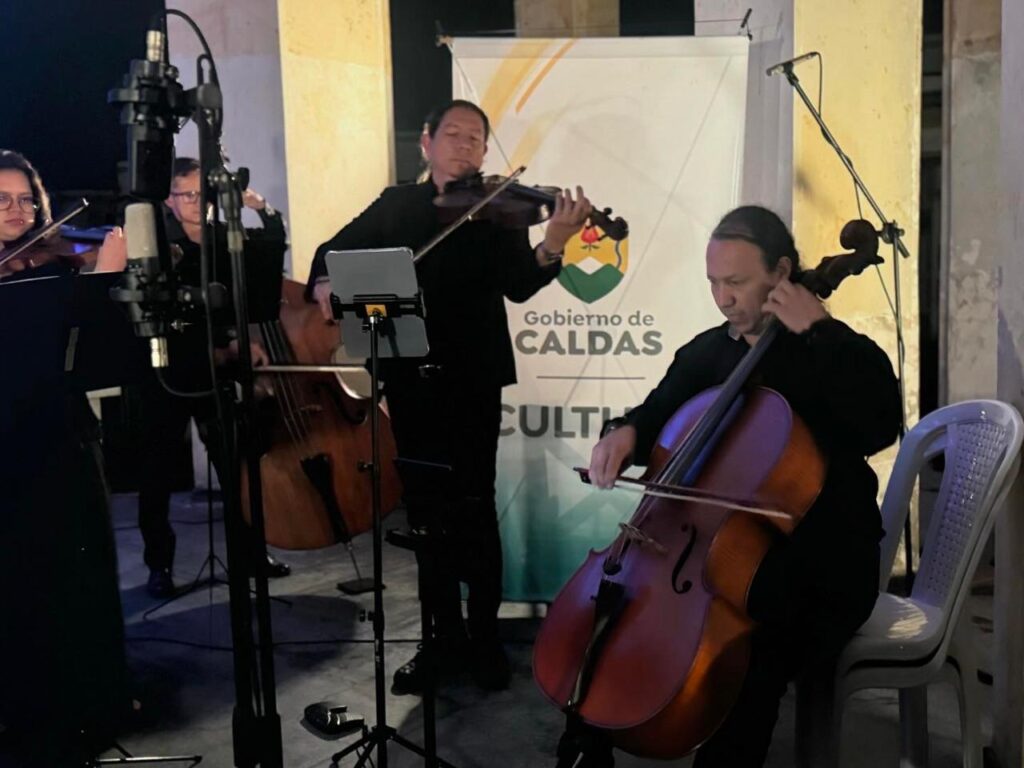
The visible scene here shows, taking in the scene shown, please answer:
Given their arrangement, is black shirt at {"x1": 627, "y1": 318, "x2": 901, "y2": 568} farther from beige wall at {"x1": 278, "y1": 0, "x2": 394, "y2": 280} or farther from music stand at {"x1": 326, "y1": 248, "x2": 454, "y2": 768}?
beige wall at {"x1": 278, "y1": 0, "x2": 394, "y2": 280}

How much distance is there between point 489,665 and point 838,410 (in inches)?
50.2

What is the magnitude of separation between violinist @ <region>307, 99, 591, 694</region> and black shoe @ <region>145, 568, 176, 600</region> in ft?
3.88

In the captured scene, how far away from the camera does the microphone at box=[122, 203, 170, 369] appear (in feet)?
5.14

────

• _WORK REQUIRED_: Return, unchanged, each line from the line containing "How much distance" through the last line of the material.

• _THE COMPLETED TASK_:
How much distance is there between point 489,665 and point 838,410 (in inches)?
50.2

What is the magnitude of separation between violinist @ <region>307, 99, 591, 694</region> and black shoe @ <region>145, 568, 176, 600</region> in ft?
3.88

In the captured scene, how far away from the camera does the microphone at box=[122, 203, 170, 369] appear (in feet)?
5.14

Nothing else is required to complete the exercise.